Elwin Ira Rollins (October 9, 1926 – July 27, 1996) was a professional Canadian ice hockey goaltender who played for the Chicago Black Hawks, New York Rangers and the Toronto Maple Leafs.

Playing career
Before joining the NHL, Rollins played with the Vancouver Canucks in the PCHL. Next year, Rollins at age 21, moved to Edmonton to play for the Edmonton Flyers. Rollins believed the Flyers were a team capable of capturing the Allan Cup and he also believed if he played well enough he might get signed into the NHL. Rollins' gamble paid off and the Edmonton Flyers won the Allan Cup in 1947–48. He played 24 games that season, winning 20 and posting a 1.93 GAA.

Rollins played in the minor leagues for a couple of years before he was signed by the Toronto Maple Leafs in 1950–51. Rumors had it that he was there to simply put pressure on Turk Broda to lose weight. This was not exactly true as the Leafs also needed to shore up their rapidly thinning goaltender depth chart. That season the Maple Leafs won the Stanley Cup.

Rollins could not convince the Leafs management that he could be their full-time goaltender. In 1951–52, he was traded to the Chicago Black Hawks for veteran Harry Lumley. For five years he played for the Black Hawks, a team that usually finished last in the NHL which majorly contributed to his 141-205-83 record. But despite that, hockey pundits saw Rollins as one of the league's best goaltenders and in 1953–54 he played in the NHL All-Star Game and was awarded the Hart Trophy, even though he only won 12 games and lost 47 that season.

Records from a data source:
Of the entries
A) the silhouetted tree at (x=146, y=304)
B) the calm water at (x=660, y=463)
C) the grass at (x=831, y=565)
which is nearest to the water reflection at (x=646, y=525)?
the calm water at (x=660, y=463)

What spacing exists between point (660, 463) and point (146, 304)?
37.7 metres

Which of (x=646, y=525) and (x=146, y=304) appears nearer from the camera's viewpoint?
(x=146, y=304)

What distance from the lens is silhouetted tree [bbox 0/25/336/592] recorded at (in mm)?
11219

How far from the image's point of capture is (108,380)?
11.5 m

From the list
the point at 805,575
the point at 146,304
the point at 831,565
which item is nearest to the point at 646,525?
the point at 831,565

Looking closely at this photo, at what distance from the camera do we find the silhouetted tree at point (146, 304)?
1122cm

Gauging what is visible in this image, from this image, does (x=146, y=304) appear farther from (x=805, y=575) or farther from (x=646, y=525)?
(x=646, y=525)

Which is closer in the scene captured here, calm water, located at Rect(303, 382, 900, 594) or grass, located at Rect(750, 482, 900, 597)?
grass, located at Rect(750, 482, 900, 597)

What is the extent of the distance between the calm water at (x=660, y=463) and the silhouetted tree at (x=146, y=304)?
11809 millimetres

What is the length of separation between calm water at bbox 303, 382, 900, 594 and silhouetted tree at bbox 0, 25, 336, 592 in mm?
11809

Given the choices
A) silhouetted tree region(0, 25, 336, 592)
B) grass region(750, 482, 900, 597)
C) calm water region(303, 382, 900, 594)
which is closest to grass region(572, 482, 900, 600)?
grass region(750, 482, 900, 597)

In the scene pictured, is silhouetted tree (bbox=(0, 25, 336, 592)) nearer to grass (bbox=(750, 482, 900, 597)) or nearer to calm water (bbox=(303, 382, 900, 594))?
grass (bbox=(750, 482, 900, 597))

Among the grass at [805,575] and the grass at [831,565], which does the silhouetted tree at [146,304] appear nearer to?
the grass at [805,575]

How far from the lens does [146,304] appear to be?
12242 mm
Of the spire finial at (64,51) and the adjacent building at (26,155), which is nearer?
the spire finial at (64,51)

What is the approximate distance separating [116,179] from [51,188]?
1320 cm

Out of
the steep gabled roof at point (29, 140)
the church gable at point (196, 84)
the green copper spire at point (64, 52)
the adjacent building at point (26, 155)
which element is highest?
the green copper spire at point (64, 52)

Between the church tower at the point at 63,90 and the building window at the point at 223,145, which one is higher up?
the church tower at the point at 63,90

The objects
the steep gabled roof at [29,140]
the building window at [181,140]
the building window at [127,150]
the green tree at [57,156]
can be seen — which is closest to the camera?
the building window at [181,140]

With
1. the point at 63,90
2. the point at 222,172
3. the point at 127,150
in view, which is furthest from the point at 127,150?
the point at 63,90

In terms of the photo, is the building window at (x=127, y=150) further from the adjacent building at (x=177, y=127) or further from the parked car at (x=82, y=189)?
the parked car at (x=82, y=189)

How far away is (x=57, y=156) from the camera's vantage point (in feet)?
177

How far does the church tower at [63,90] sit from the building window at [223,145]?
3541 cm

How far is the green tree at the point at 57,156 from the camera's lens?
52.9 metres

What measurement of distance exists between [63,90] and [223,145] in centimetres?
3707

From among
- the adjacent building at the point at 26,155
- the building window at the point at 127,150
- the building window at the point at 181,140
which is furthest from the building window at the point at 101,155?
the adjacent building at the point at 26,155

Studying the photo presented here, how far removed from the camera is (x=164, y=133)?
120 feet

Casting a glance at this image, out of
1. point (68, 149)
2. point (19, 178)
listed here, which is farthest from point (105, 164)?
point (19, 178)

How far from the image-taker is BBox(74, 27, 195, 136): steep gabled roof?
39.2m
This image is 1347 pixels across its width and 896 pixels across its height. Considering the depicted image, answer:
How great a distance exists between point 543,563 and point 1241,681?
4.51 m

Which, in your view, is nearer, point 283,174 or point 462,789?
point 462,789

→ STATED PROBLEM 1
Decide whether each statement agrees with the text about Elwin Rollins, answering yes or no and quoting the words of the text that settle it: (a) Rollins was 21 when he moved to Edmonton; (b) the Maple Leafs traded Rollins to Chicago for Turk Broda; (c) Rollins received the Hart Trophy in 1953–54.
→ STATED PROBLEM 2
Resume the text about Elwin Rollins, starting right after its final sentence.

→ TASK RESPONSE 1
(a) Yes: "Rollins at age 21, moved to Edmonton to play for the Edmonton Flyers"
(b) No: "he was traded to the Chicago Black Hawks for veteran Harry Lumley"
(c) Yes: "in 1953–54 he played in the NHL All-Star Game and was awarded the Hart Trophy"

→ TASK RESPONSE 2
Rollins is, as of 2020, one of three eligible players, along with Tommy Anderson and Jose Theodore, to win the Hart Memorial Trophy and not be elected to the Hockey Hall of Fame.

In 1957–58, the Chicago Black Hawks acquired Glenn Hall from the Detroit Red Wings. Rollins was sent to the minor leagues as the Black Hawks preferred Hall. He would stay in the minor leagues until 1959–60, when he was signed on by the New York Rangers. He played 10 games with the club before he was sent back to the minor leagues again. This would mark the end of his NHL career. In 1966, although he was 37 years old, Rollins helped the Drumheller Miners to an Allan Cup victory in 1965–66.

Coaching career
After retiring, Rollins became a coach. He coached the University of Calgary hockey team as well as clubs in Spokane, Salt Lake City, Houston, Tulsa and Phoenix. As a coach, he achieved a good measure of success, including an Allan Cup victory with the Spokane Jets in 1970.  Rollins was named coach of the World Hockey Association's (WHA) Phoenix Roadrunners in 1976, replacing local favourite Sandy Hucul. Rollins was generally hated in Phoenix after his years as coach of the WHL rival Salt Lake Golden Eagles, and his tenure in Phoenix resulted in the demise of the Roadrunner franchise after only one season at the helm.

Rollins' son Jerry played in the now-defunct WHA.

Awards and achievements
Vezina Trophy Winner (1951)
Stanley Cup Championship (1951)
Hart Memorial Trophy Winner (1954)
Played in NHL All-Star Game (1954)
Allan Cup Championships as a player (1948, 1966)
Allan Cup Championship as a coach (1970)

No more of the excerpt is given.